--- To do ---
Copy only the lines from the one with "Nayanthara-Vignesh, Twins Celebrate Onam" through the end of the records, exactly as they stand. No pictures belong in the copy.

--- Supplied records ---
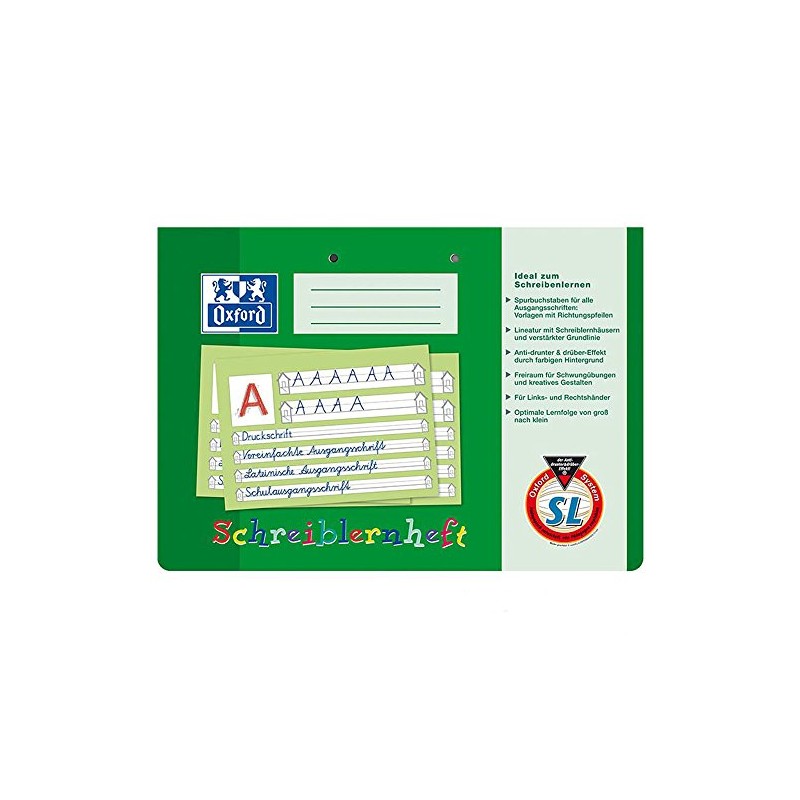 Oxford Learning to Write Notebook, A4 cross, ruling 0, 16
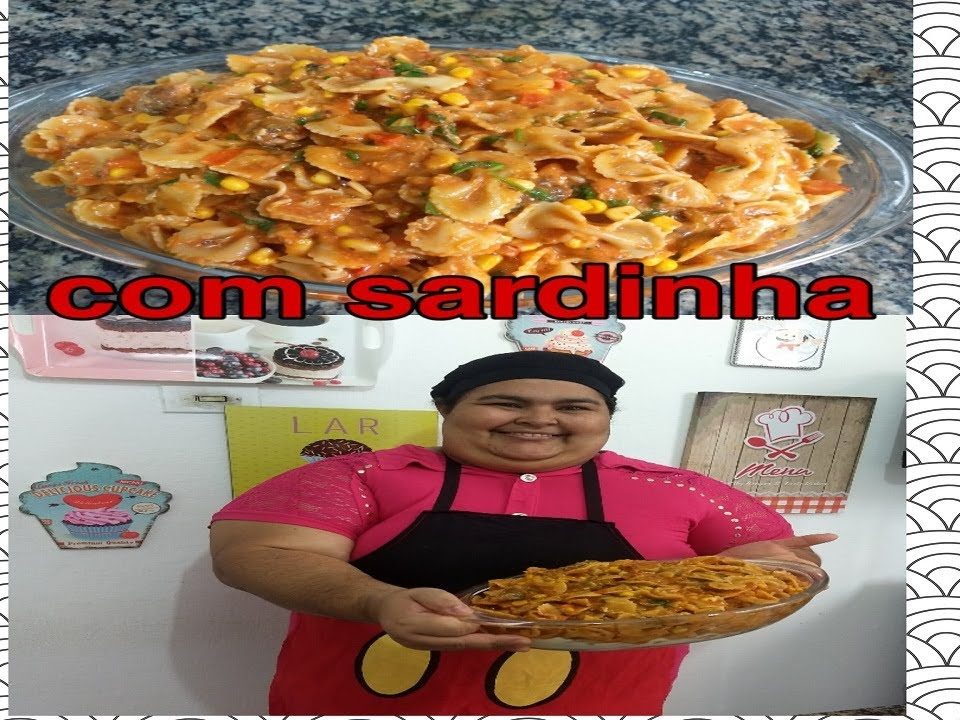 Macarronada de sardinha de macarrão de gravatinha muito gostoso você vai amar !!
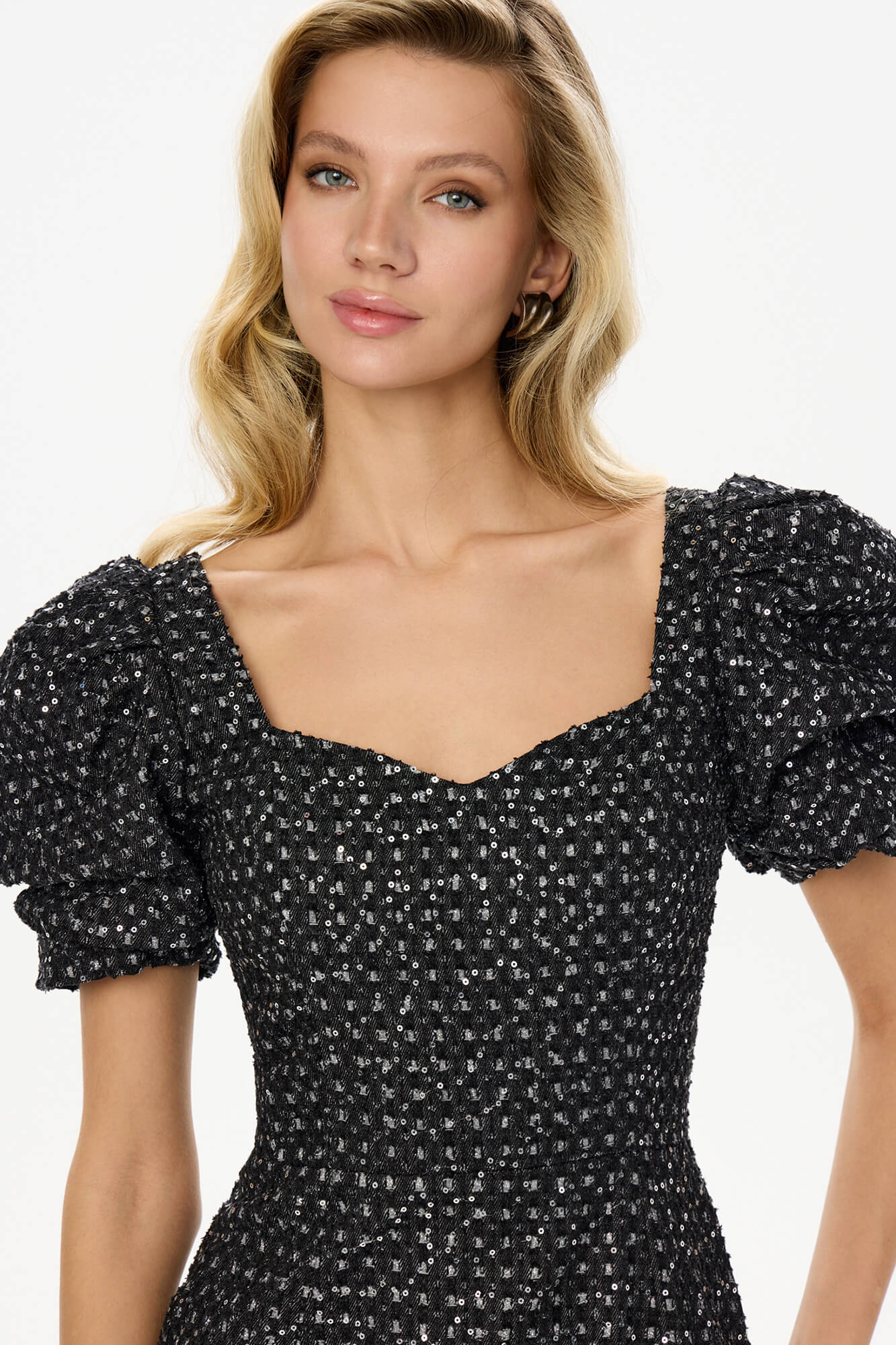 Sweetheart Denim Midi Dress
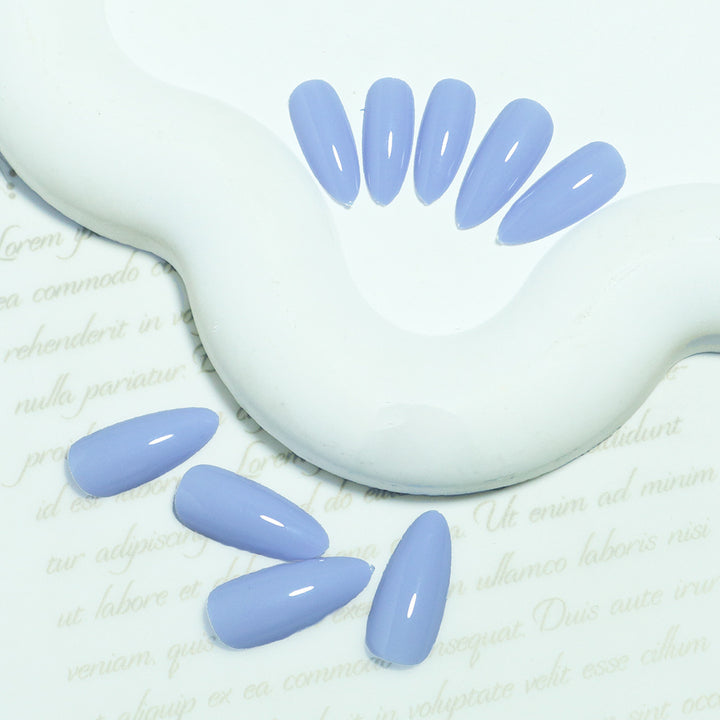 Premium Glossy Almond-Shaped Press-On Nail Set Bowlift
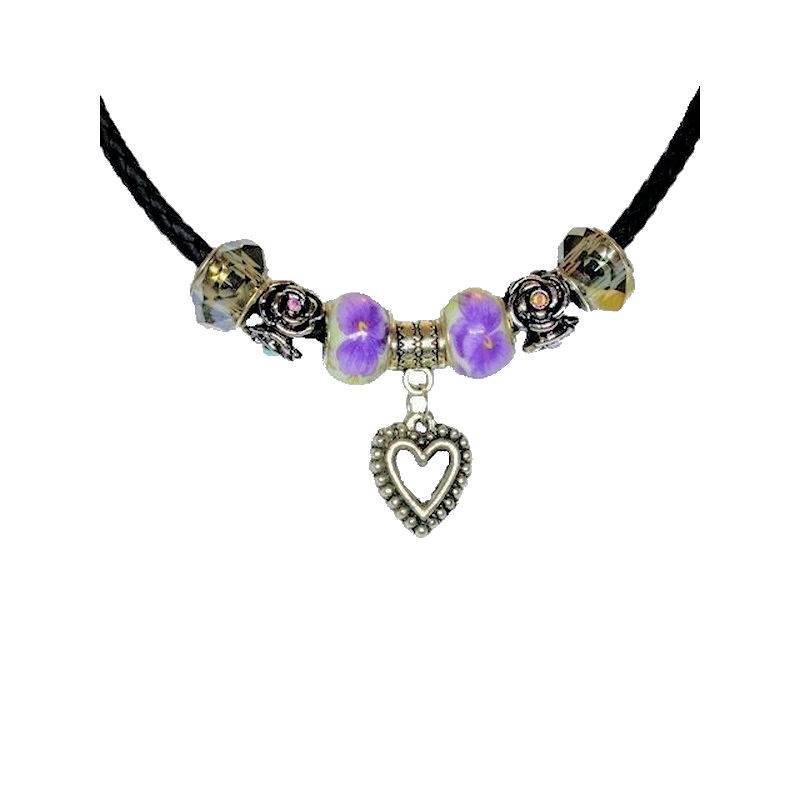 (image for) Purple Passion Love Affair Beaded Necklace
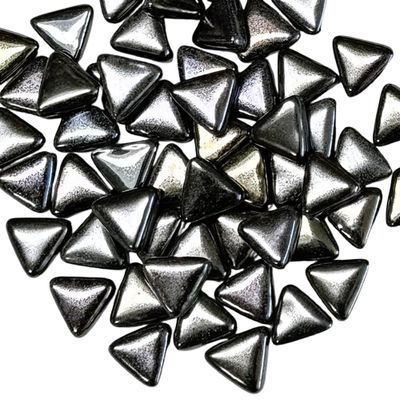10mm Iridized Black Glass Triangles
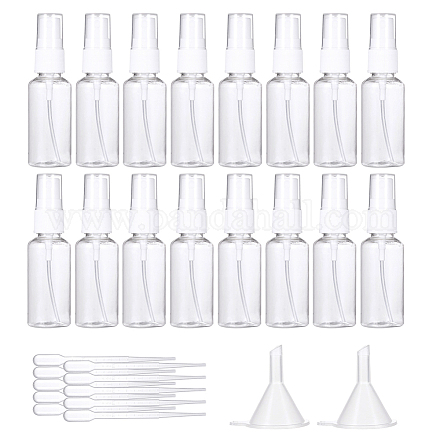 Benecreat botella de spray recargable de plástico transparente para mascotas de 30 ml MRMJ-BC0001-50-1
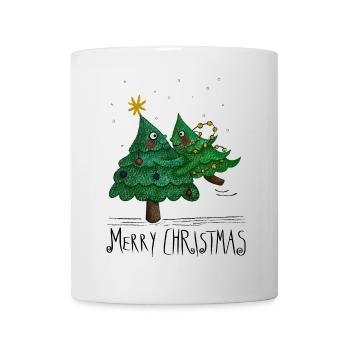 Christmas Tree Love Merry Christmas - Mug - white - Front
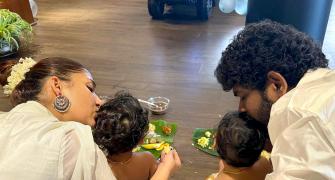 Nayanthara-Vignesh, Twins Celebrate Onam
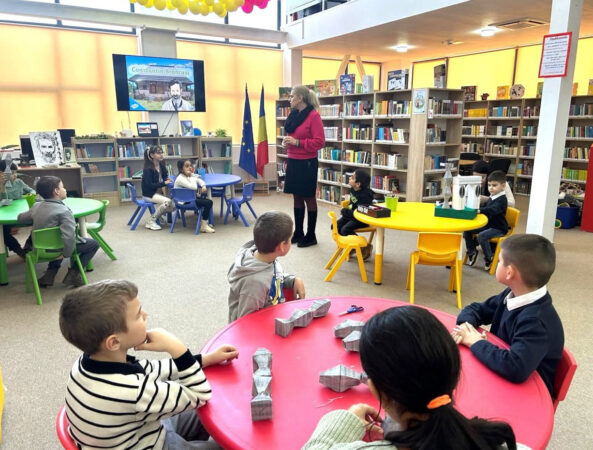 Pe urmele lui Brâncuși la Biblioteca Județeană Dâmbovița Pe urmele lui Brâncuși la Biblioteca Județeană Dâmbovița
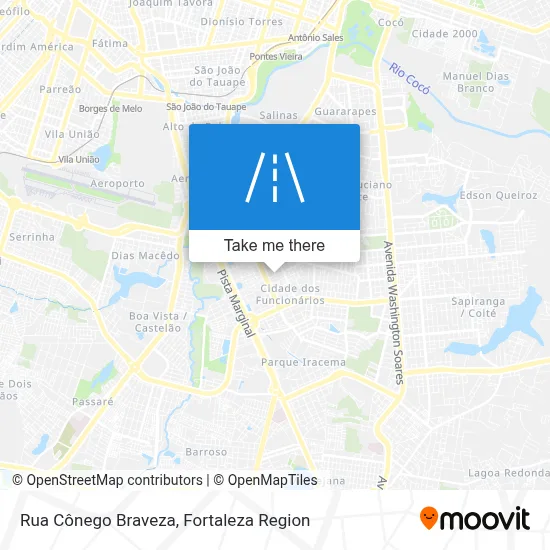 Rua Cônego Braveza map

--- Written answer ---
 Nayanthara-Vignesh, Twins Celebrate Onam
 Pe urmele lui Brâncuși la Biblioteca Județeană Dâmbovița Pe urmele lui Brâncuși la Biblioteca Județeană Dâmbovița
 Rua Cônego Braveza map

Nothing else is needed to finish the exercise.